Erdoğan lag in 52 Provinzen vorne. Kılıçdaroğlu schaffte es in 29 Provinzen, konnte aber seine Ergebnisse in den drei größten Städten der Türkei, Istanbul, Ankara und İzmir, verbessern. Wie im ersten Wahlgang lag Kılıçdaroğlu an der Ägäis- und Mittelmeerküste und in den meisten Provinzen mit kurdischer Mehrheit im Osten und Südosten vorn. Erdoğan setzte sich außerhalb dieser Gebiete und in allen Provinzen außer in Ankara, Eskişehir und Tunceli durch.

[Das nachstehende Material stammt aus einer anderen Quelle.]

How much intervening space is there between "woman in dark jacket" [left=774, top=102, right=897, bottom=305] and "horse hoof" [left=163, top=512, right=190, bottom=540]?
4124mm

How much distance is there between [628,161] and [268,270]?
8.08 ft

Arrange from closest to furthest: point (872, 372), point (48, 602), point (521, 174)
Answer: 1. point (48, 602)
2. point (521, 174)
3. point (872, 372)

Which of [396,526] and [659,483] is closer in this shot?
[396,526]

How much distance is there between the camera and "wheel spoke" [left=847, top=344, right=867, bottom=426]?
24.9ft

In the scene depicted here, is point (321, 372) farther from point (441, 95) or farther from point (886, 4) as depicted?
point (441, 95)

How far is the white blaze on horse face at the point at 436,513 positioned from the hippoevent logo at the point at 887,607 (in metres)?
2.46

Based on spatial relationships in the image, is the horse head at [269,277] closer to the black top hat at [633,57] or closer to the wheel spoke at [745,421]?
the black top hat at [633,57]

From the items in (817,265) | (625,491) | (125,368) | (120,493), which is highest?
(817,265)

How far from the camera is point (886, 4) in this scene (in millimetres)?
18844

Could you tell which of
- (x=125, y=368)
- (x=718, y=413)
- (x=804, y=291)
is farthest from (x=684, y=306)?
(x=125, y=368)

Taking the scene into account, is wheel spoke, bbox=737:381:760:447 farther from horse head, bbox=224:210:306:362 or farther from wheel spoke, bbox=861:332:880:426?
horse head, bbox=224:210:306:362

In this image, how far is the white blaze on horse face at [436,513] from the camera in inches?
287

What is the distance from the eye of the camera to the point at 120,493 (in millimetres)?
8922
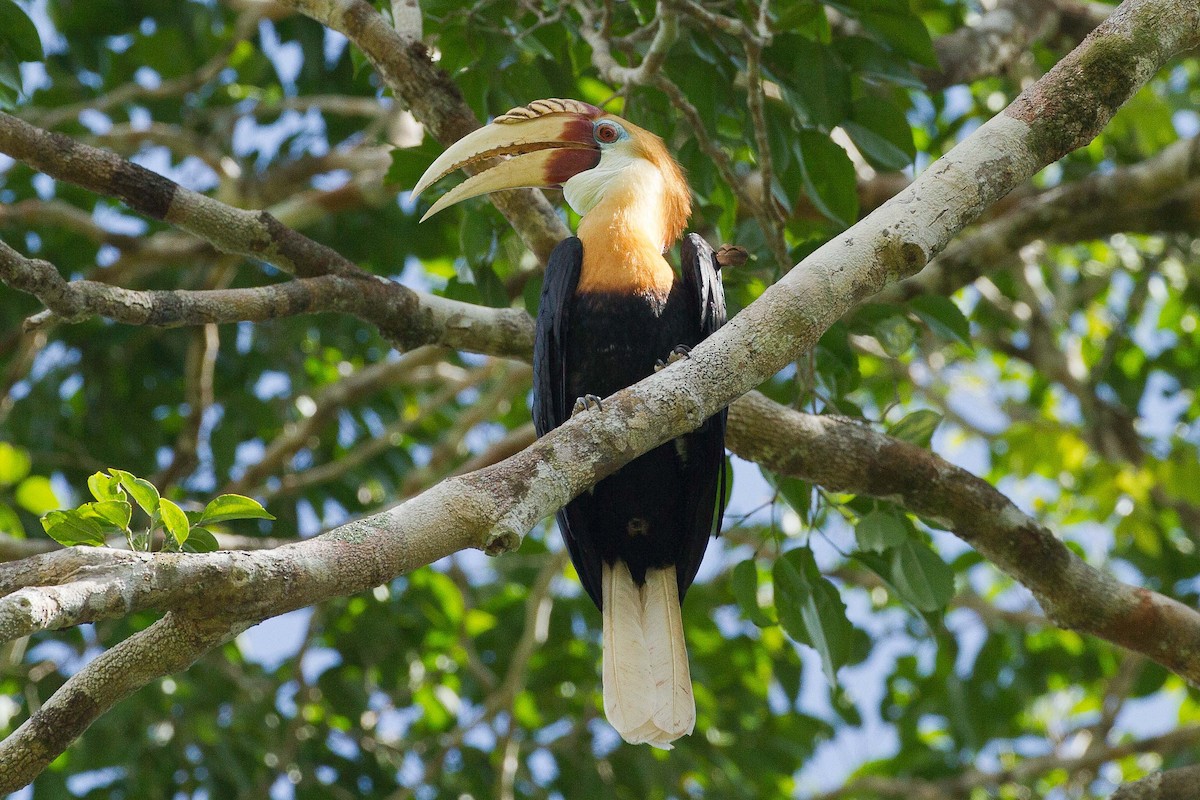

Wie die World Socialist Web Site und die Sosyalist Eşitlik Grubu erklärten, gab es nur die Wahl zwischen zwei proimperialistischen rechten Kandidaten. Erdoğans Wiederwahl bedeutet nicht, dass er populär ist oder dass seine Politik in der Bevölkerung auf Zustimmung stößt. Tatsächlich hat Erdoğan, der verfassungswidrig zum dritten Mal als Präsident angetreten ist, erstmals in seiner Laufbahn nicht im ersten Wahlgang gewonnen, sondern erst mit knappem Vorsprung in der Stichwahl.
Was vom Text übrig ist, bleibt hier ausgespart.